Varias edificaciones fueron destruidas por completo en La Guaira. (D/ L/Fuente Externa)
Terremoto en Venezuela 2026, Desastre en La Guaira, Sismo de junio 24, Refugiados La Guaira, Crisis humanitaria Venezuela, Daños terremoto Venezuela.
VENEZUELA.– El azul intenso del Mar Caribe sigue bañando las costas de La Guaira, pero el bullicio de los turistas, el eco de los tambores afrovenezolanos y la vida que definían a este motor económico y portuario de Venezuela han desaparecido. Dos semanas después del devastador terremoto del pasado 24 de junio, la región se enfrenta a una crisis humanitaria sin precedentes que ha transformado su icónica postal playera en un escenario de ruinas y duelo masivo.
La licuación del suelo y el colapso de imponentes torres de hasta 25 pisos en zonas como Catia La Mar, Macuto, Caraballeda y Playa Grande han reconfigurado el paisaje urbano. Hoy, los estadios que antes albergaban la pasión del béisbol como el Juan Guillermo Guzmán o el Jorge Luis García Carneiro se han convertido en refugios improvisados para miles de familias que se quedaron sin nada.
Las estimaciones oficiales iniciales calculan que más de 12,000 personas perdieron sus hogares, una cifra que los organismos internacionales advierten que podría ser drásticamente mayor.
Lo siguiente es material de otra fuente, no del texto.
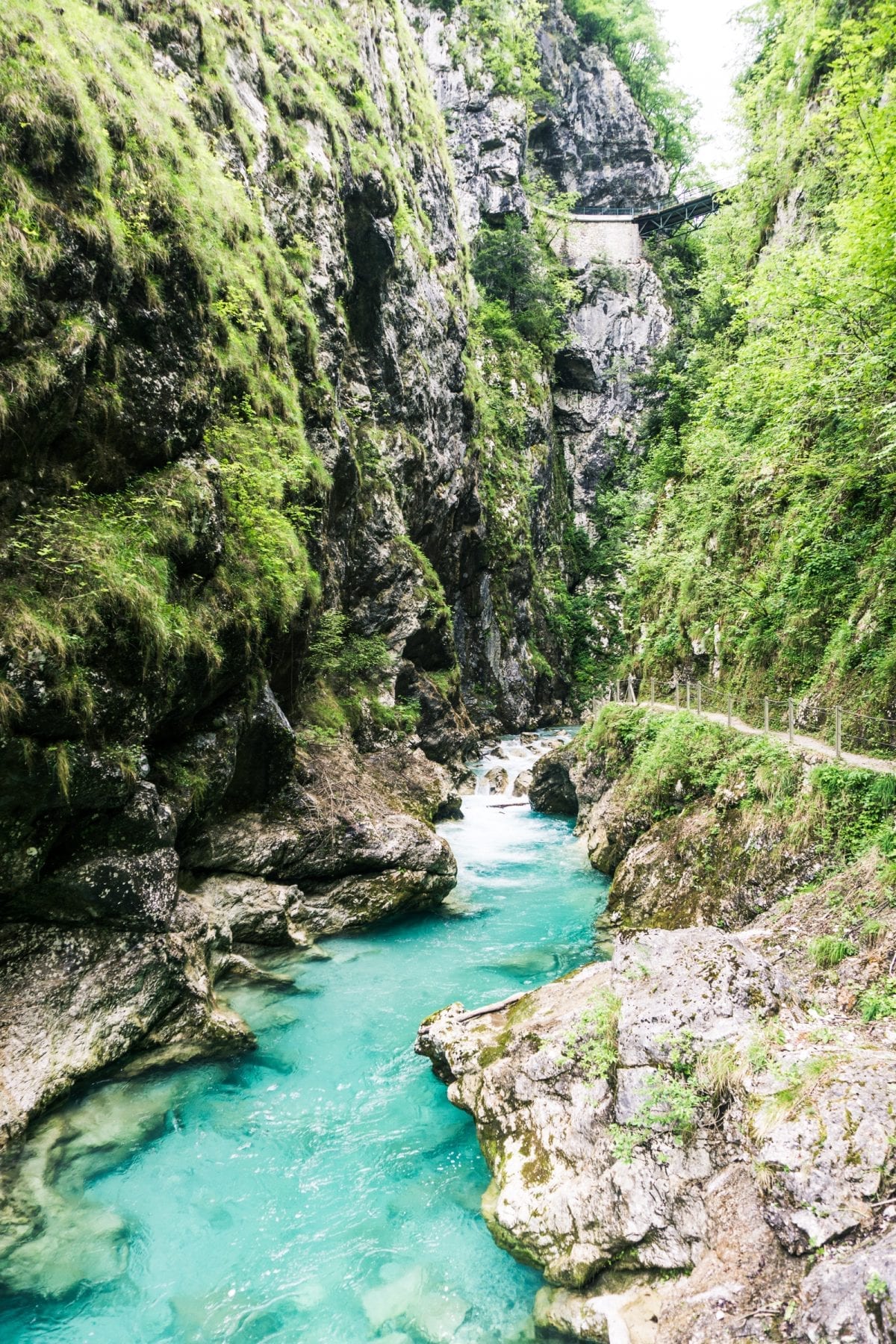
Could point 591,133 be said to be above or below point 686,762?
above

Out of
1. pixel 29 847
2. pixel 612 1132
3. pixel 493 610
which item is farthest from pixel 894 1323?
pixel 493 610

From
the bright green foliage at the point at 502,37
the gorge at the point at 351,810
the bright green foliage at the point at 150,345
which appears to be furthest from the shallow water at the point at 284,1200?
the bright green foliage at the point at 502,37

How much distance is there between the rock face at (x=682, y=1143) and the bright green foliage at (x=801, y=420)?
19.6ft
"Las casas rebotaban": El drama en primera persona
Para quienes sobrevivieron, el trauma sigue fresco. Roger Fuentes, un pescador local que ahora vive refugiado en un estadio junto a otras 60 familias, describe el sismo como una fuerza incontrolable. "Esto brincaba. Uno quería sostenerse y no podía... Las casas rebotaban", relata con la mirada empañada por el miedo. Aunque sus hijos resultaron ilesos, Roger perdió su vivienda, sus herramientas de trabajo y a vecinos de toda la vida que quedaron atrapados en un edificio que se desplomó en segundos.
La misma incertidumbre la comparte Carlos García, un trabajador social cuya vivienda fue clasificada "en amarillo" (con daños estructurales reparables), pero que hoy habita un refugio debido al peligro latente en el terreno. En los alrededores de sus antiguas casas, el panorama es desgarrador: hay cuerpos que aún permanecen bajo toneladas de concreto debido a la inestabilidad del suelo, lo que impide las labores seguras de rescate.
Un impacto económico multimillonario
La catástrofe golpea a una región que ya lidiaba con profundas vulnerabilidades socioeconómicas. Según datos de la Oficina de las Naciones Unidas para la Reducción del Riesgo de Desastres, los daños físicos directos provocados por el movimiento telúrico ya se valoran en unos 37,000 millones de dólares.
Esta cifra astronómica no solo incluye la destrucción de viviendas y comercios, sino también el colapso de la infraestructura crítica:
Hospitales y centros educativos colapsados.
Sistemas de agua potable y telecomunicaciones fuera de servicio.
Carreteras fracturadas que dificultan el transporte y el abastecimiento de medicinas y alimentos.
Solidaridad internacional en medio del caos
La respuesta humanitaria se ha desplegado a contrarreloj en varios puntos del estado. Entre la ayuda destaca un hospital móvil instalado por el gobierno de la República Dominicana, donde personal médico y psicólogos atienden diariamente a cientos de desplazados que sufren las secuelas emocionales de la tragedia. Asimismo, toneladas de donaciones internacionales continúan llegando para mitigar el hacinamiento y las largas filas por servicios básicos en los campamentos.
A pesar de que hombres como Ramón Álvarez quien logró poner a salvo a sus 16 nietos mantienen la esperanza de que el turismo y la inversión económica regresen algún día a levantar la región, la realidad actual es cruda. El Caribe sigue allí, imperturbable y azul, pero la vida de la gente de La Guaira ha cambiado para siempre.